7. Diaphragm according to any one of the preceding claims, characterised in that the proportion of oxohydroxide gel is between 1 % and 25 % by weight.
8. Diaphragm according to any one of the preceding claims, characterized in that the proportion of oxohydroxide gel is greater than 3 % by weight.
9. Combination of a composite cathode element and a diaphragm in accordance with any one of the preceding claims.
10. Combination according to claim 9, characterised in that the cathode element results from the combination of a cathode element constituted by a highly porous metallic surface and a fibrous microporous coating containing a high proportion of electrically conducting fibres, the fibres being microconsolidated by a fluoropolymer.
11. Combination according to claim 10, characterised in that the composite cathode element contains carbon or graphite fibres with a monodispersed length distribution as the electrically conducting fibres.
12. Combination according to claim 10 or claim 11,, characterized in that the fluoropolymer constituting the fibre binder for both the diaphragm and the precathode coating is polytetrafluoroethylene.

★ ★ ★ ★ ★

**Exercise tasks**.
A. Copy the claims excerpt from "11. Combination according" to "coating is polytetrafluoroethylene.".
B. Answer these questions from the claims excerpt:
(i) What range for the proportion of oxohydroxide gel by weight does claim 7 give?
(ii) Which electrically conducting fibres does claim 11 name for the composite cathode element?
(iii) What fluoropolymer does claim 12 name as the fibre binder?

Dataset records:
★ ★ ★ ★ ★

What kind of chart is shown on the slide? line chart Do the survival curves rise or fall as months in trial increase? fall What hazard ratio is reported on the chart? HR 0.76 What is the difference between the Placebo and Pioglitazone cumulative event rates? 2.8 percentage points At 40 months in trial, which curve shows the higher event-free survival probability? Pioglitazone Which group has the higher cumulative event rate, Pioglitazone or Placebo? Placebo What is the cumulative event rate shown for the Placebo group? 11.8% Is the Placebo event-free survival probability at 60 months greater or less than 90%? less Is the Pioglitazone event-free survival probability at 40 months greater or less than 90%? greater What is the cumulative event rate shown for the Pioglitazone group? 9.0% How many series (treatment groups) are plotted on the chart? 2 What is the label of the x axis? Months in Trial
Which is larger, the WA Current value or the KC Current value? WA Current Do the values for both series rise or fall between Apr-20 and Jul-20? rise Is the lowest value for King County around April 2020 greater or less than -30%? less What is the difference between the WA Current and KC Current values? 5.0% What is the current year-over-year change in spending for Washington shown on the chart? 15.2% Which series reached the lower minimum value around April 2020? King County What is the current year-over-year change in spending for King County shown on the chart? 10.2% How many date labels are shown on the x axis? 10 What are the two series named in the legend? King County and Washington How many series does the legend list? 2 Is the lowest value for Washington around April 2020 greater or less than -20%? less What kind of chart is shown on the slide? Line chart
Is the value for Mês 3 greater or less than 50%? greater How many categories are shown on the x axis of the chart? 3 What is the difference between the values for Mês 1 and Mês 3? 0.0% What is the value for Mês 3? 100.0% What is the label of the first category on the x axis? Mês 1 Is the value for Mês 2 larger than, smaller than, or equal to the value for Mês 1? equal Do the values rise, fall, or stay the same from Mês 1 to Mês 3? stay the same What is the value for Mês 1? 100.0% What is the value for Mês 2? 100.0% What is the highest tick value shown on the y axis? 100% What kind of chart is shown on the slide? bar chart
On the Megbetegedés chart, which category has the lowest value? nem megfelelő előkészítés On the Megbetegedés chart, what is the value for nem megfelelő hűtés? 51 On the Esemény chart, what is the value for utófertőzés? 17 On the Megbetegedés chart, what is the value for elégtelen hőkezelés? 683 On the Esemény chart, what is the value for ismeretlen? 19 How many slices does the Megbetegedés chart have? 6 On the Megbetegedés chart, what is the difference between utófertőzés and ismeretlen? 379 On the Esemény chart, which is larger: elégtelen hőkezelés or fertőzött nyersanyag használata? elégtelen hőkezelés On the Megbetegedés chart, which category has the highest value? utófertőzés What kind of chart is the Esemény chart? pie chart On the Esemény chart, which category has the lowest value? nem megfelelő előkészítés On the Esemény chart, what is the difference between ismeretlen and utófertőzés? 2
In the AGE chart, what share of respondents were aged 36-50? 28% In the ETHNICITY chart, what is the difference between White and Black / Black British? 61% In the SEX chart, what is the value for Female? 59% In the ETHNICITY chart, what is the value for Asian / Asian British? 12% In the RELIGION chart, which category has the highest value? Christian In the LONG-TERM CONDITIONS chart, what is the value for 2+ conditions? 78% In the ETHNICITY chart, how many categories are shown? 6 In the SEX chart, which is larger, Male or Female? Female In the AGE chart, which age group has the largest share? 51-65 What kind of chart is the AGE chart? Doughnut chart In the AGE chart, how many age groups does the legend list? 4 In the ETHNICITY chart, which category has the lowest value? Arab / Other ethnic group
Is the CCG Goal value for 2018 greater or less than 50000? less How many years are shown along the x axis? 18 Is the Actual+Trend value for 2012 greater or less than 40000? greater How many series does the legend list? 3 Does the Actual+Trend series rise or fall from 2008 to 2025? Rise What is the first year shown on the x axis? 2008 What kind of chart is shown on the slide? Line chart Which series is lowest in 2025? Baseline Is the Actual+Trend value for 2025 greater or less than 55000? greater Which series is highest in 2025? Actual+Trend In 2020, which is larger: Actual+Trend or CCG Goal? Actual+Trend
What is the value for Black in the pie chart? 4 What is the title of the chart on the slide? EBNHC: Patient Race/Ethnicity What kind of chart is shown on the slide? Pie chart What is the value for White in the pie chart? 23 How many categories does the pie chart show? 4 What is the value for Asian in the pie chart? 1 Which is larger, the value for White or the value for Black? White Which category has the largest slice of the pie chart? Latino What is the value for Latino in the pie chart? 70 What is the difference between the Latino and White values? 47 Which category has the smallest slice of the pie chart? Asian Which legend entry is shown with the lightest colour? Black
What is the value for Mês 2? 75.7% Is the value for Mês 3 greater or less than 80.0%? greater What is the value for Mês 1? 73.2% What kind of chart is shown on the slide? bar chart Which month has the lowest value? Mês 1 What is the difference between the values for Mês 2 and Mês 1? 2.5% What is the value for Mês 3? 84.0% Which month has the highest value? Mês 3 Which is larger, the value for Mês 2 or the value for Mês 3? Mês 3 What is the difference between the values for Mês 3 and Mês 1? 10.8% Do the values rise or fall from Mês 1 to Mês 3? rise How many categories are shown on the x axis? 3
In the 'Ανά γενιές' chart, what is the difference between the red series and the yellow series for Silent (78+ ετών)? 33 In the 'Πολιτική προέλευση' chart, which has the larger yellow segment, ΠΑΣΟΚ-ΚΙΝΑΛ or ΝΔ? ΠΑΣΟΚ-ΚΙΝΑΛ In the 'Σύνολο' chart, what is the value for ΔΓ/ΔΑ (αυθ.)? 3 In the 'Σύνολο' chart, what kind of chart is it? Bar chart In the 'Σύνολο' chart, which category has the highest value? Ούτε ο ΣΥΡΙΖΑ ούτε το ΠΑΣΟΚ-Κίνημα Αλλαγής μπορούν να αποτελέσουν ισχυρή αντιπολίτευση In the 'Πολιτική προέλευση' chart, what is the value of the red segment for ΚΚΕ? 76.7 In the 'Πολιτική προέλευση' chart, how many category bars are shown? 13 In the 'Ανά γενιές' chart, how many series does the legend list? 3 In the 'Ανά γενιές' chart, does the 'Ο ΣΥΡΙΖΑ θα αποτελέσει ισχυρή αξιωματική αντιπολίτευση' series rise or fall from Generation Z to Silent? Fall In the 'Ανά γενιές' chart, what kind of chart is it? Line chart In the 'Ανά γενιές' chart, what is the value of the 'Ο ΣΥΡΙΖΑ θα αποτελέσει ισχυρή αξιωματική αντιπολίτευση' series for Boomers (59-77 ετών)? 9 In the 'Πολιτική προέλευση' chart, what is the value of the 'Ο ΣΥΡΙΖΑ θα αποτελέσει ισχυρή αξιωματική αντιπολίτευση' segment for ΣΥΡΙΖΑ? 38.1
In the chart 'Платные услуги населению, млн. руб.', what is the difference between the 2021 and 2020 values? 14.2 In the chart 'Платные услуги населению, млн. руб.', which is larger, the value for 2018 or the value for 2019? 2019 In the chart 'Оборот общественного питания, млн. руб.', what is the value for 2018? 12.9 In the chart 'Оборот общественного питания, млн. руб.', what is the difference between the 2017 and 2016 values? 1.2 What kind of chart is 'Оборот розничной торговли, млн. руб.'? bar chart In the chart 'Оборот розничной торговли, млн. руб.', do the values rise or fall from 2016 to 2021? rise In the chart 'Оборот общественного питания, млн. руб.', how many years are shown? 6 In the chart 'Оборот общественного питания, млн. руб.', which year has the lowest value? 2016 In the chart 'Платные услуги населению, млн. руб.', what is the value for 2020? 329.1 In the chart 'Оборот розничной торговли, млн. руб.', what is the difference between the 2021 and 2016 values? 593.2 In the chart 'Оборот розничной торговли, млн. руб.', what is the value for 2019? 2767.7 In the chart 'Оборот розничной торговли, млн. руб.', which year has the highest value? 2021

★ ★ ★ ★ ★

**Task-by-task outputs**.
A.
11. Combination according to claim 10, characterised in that the composite cathode element contains carbon or graphite fibres with a monodispersed length distribution as the electrically conducting fibres.
12. Combination according to claim 10 or claim 11,, characterized in that the fluoropolymer constituting the fibre binder for both the diaphragm and the precathode coating is polytetrafluoroethylene.

B.
(i) Between 1 % and 25 % by weight.
(ii) Carbon or graphite fibres with a monodispersed length distribution.
(iii) Polytetrafluoroethylene.